▶ [Task requirements]
1. Decide whether each statement below agrees with the passage on offshore special purpose vehicles. Answer yes or no, and quote the deciding words of the passage.
(a) In In Re Kingston Square Associates, the investment bank was able to oppose the other directors' action seeking Chapter 11 protection.
(b) English decisions relating to Section 214 of the Insolvency Act 1986 are binding on the courts of the Cayman Islands.
(c) Delegating particular functions does not free a director from the duty to supervise how those functions are discharged.
2. Collect every line of the records below that contains the string "hubcap".

▶ [Excerpt provided]
▬▬▬
Offshore structured finance transactions depend upon the integrity of the legal arrangements by which a special purpose vehicle ("SPV") is constituted to enter into various obligations. Where an offshore company is used, the aim is to ensure that the separate legal personality of the company is maintained, and the company is not consolidated upon the issuer's balance sheet. Under Cayman Islands law the corporate integrity of an SPV depends in part upon the observance of corporate formalities and professional standards by the directors. It also requires the directors to have a thorough business understanding of the transaction in which the SPV is involved.

The observance of corporate formalities is essential if the arrangements are to be upheld in a court of law. Corporate formalities cover everything from the holding of proper board meetings to observing restrictions in organisational documents. This holds true under Cayman Islands law and may also apply under the law of the on-shore jurisdiction. The U.S. bankruptcy court opinion in In Re Kingston Square Associates, et al.1 highlights that devices such as the right to appoint an independent director provide little protection where the board never meets and the independent director takes no part in the running of the company and has no understanding or awareness of the issues the directors should be addressing. In that case the independent director’s existence was effectively ignored and the action of the other directors (seeking protection under Chapter 11 of the United States Bankruptcy Code) was upheld and could not be opposed by the investment bank which had the ability to appoint the independent director onto the board. Although the facts of that case were by no means typical, it does demonstrate that it is not sufficient simply to put the relevant documents and procedures in place and then to forget about the proceedures and formalities that have been agreed: it is essential to ensure that they are actually acted upon. Furthermore the observance of corporate formalities requires that directors make sure they follow the correct corporate procedures to ensure they are personally in compliance. In most transactions and especially rated ones2 the SPV typically covenants in relation to corporate formalities. Non-observance by the director is therefore not only a personal default but also potentially a company default which could affect the entire transaction. Corporate governance is also on the list of priorities for assessment by the IMF based on the principles developed by OECD and set out in their publication "OECD Principles of Corporate Governance".

Corporate integrity also requires professional standards of the directors of the SPV, particularly in relation to their duties of care and skill. The principles established by the early English cases, in particular City Equitable Fire Insurance Co. Ltd. Re (No. 1) [1925] Ch 4073, have to some extent been developed and extended. English decisions relating to Section 214 of the Insolvency Act 1986 (which whilst not binding on the courts of the Cayman Islands, are persuasive) have suggested that the standard of care and skill laid down by that section (which includes an objective test of competence) now reflects the standard required by English common law. On this basis a director is held to an objective standard in relation to his duties of care and skill and that standard would be increased if the particular director had subjective abilities and skills which enabled him to meet a higher standard. An objective approach has also been endorsed by the Court of Appeal in England in Re Barings plc (No.4)4. The Court of Appeal approved the following description of the scope of the duties of a director by Jonathan Parker J at first instance:

"(i) Directors have, both collectively and individually, a continuing duty to acquire and maintain a sufficient knowledge and understanding of the company’s business to enable them properly to discharge their duties as directors,

(ii) Whilst directors are entitled (subject to the articles of association of the company) to delegate particular functions to those below them in the management chain, and to trust their competence and integrity to a reasonable extent, the exercise of the power of delegation does not absolve a director from the duty to supervise the discharge of the delegated functions,

(iii) No rule of universal application can be formulated as to the duty referred to in (ii) above. The extent of the duty, and the question whether it has been discharged, must depend on the facts of each particular case, including the director’s role in the management of the company."
▬▬▬
▶ [Exercise materials]
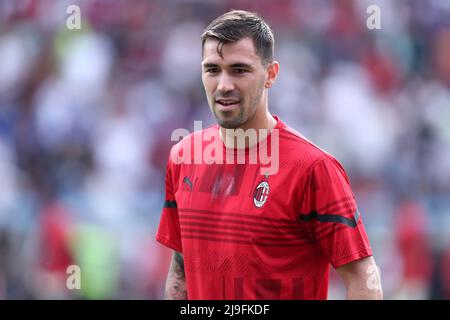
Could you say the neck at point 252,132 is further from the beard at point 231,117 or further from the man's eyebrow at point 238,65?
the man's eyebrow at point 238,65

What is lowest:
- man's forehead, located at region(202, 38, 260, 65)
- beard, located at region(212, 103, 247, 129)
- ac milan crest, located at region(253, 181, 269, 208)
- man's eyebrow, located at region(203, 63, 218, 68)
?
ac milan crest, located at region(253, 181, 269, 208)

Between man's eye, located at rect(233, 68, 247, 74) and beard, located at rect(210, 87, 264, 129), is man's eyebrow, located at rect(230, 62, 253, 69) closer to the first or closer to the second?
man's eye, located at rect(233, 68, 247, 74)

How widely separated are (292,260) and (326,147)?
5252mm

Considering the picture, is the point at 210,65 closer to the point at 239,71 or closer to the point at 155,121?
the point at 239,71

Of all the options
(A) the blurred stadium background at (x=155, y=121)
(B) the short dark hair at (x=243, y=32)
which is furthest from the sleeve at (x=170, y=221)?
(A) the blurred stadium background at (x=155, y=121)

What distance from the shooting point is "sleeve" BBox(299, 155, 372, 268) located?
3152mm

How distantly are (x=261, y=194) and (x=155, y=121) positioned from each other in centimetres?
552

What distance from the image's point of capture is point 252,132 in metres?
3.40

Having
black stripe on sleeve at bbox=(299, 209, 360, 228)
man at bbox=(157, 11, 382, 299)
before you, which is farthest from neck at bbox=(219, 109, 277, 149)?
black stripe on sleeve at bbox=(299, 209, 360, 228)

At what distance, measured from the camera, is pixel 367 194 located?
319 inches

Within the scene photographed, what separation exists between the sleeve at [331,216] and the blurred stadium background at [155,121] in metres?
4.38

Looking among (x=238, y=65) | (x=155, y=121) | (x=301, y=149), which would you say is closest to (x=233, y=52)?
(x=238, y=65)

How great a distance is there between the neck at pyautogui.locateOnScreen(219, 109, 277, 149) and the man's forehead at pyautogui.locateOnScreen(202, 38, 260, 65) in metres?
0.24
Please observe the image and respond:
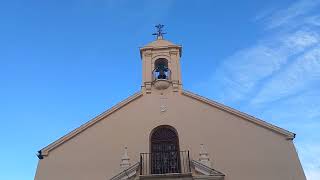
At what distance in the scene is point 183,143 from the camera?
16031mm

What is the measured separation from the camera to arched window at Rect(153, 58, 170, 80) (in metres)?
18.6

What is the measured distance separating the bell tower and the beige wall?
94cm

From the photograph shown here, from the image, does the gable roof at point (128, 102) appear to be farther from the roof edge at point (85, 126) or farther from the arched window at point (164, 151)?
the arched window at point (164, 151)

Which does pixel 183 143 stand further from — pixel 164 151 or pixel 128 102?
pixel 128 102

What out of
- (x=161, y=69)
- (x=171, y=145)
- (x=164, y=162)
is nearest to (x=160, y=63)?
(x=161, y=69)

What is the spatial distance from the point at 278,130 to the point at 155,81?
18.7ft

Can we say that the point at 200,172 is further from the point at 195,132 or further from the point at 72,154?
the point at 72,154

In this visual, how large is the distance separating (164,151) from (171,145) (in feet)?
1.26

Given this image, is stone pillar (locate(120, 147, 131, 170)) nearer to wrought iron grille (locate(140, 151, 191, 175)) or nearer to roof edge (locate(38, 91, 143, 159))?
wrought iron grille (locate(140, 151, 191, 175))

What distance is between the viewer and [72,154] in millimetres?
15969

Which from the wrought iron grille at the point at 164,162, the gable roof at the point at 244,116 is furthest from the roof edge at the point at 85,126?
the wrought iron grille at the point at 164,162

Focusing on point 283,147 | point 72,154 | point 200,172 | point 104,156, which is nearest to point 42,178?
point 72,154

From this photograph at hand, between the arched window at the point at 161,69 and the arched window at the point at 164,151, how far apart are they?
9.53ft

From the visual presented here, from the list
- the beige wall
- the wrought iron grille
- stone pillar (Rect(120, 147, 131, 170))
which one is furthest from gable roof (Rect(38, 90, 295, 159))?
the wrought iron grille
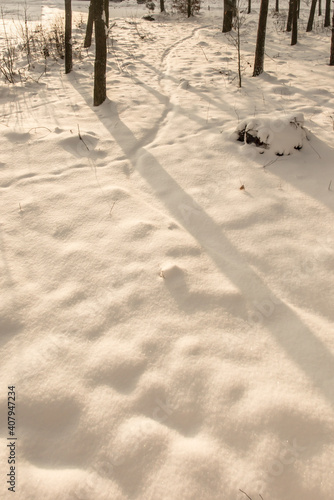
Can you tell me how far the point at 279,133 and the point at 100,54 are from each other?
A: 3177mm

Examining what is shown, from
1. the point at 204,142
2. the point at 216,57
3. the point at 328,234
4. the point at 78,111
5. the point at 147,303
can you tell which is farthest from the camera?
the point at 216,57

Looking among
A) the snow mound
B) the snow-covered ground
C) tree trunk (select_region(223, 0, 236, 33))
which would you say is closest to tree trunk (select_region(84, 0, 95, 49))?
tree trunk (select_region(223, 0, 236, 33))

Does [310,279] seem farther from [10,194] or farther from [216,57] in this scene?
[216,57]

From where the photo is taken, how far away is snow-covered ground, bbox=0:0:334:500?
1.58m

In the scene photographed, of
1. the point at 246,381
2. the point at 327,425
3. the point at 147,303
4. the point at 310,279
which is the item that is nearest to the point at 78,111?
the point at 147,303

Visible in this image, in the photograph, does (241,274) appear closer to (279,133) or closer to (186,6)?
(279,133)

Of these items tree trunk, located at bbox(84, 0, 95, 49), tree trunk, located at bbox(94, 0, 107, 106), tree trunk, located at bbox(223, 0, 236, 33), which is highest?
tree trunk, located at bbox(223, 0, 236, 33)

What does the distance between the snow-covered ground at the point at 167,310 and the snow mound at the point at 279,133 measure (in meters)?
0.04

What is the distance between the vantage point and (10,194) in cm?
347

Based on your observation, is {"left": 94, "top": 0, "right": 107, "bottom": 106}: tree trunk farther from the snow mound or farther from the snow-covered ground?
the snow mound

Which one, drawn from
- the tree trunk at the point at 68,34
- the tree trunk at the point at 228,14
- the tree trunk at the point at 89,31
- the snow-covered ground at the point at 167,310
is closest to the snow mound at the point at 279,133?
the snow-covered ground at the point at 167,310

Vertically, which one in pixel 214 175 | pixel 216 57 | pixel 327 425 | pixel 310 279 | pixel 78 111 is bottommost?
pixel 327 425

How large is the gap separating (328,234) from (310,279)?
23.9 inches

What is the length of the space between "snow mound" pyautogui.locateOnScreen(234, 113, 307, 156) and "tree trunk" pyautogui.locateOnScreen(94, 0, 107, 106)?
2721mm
▬▬▬
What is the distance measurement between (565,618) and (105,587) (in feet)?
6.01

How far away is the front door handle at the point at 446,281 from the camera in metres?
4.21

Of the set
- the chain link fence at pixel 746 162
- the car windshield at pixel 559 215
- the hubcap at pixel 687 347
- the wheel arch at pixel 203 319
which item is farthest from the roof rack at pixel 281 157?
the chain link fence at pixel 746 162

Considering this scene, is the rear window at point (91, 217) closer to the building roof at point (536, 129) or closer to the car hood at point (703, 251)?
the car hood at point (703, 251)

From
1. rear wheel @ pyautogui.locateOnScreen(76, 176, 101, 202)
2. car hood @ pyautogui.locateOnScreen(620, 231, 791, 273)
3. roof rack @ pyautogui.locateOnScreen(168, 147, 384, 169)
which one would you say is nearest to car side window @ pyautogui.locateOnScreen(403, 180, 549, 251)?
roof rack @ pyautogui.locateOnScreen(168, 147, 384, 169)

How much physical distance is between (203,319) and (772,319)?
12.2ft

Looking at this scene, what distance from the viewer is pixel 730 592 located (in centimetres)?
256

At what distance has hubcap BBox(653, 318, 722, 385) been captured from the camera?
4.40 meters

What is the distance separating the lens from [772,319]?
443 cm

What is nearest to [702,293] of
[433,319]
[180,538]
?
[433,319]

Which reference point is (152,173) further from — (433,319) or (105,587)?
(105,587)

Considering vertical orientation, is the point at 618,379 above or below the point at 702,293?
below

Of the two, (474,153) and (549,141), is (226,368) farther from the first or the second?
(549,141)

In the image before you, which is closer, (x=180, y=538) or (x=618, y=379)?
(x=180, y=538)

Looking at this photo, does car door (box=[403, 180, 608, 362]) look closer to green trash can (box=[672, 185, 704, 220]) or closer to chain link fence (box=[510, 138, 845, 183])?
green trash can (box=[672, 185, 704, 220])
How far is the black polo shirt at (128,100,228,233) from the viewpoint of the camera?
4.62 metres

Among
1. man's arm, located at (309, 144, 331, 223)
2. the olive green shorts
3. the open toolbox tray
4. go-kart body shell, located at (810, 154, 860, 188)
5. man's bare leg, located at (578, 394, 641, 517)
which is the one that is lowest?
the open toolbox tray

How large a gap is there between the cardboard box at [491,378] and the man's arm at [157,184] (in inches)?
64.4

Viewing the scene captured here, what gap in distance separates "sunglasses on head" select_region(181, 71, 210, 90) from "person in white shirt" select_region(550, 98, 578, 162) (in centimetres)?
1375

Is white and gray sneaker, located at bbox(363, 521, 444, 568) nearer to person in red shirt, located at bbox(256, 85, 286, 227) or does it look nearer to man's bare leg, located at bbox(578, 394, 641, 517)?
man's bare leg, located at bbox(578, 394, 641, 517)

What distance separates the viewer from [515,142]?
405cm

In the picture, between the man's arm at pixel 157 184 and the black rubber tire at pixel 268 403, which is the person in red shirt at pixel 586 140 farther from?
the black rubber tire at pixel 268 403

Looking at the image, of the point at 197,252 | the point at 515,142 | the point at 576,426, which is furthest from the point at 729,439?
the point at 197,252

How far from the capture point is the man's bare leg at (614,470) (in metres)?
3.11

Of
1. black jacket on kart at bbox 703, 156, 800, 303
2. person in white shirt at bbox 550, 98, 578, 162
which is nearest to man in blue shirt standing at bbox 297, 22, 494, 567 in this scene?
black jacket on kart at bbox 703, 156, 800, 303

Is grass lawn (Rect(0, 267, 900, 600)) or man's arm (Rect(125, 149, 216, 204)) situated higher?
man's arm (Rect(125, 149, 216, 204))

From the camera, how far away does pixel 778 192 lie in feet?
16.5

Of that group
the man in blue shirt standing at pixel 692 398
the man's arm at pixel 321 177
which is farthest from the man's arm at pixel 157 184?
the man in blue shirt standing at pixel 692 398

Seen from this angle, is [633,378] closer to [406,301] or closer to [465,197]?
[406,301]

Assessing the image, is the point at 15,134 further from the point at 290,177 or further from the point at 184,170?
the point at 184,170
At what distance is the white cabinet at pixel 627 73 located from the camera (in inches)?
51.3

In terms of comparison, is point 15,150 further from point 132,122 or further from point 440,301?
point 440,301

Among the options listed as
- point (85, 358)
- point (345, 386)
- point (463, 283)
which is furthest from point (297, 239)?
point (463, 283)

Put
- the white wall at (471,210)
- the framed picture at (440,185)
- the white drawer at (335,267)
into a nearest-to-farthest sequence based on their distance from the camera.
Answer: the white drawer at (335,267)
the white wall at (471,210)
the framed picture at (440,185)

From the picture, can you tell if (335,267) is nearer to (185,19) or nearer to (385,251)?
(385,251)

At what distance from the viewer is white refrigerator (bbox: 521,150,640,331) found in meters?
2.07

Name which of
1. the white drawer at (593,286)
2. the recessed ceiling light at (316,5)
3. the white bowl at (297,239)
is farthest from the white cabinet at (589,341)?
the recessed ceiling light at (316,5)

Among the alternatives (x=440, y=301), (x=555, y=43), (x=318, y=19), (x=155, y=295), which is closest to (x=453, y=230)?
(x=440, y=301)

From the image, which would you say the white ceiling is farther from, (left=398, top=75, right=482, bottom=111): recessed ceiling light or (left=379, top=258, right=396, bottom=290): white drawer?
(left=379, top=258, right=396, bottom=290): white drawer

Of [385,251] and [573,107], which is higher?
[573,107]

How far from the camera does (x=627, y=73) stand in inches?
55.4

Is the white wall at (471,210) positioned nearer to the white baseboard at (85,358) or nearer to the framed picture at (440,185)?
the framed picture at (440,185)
▬▬▬
▶ [Responses]
1.
(a) No: "the action of the other directors (seeking protection under Chapter 11 of the United States Bankruptcy Code) was upheld and could not be opposed by the investment bank which had the ability to appoint the independent director onto the board"
(b) No: "whilst not binding on the courts of the Cayman Islands, are persuasive"
(c) Yes: "the exercise of the power of delegation does not absolve a director from the duty to supervise the discharge of the delegated functions"

2.
- the hubcap at pixel 687 347
At what distance has hubcap BBox(653, 318, 722, 385) been captured from the camera?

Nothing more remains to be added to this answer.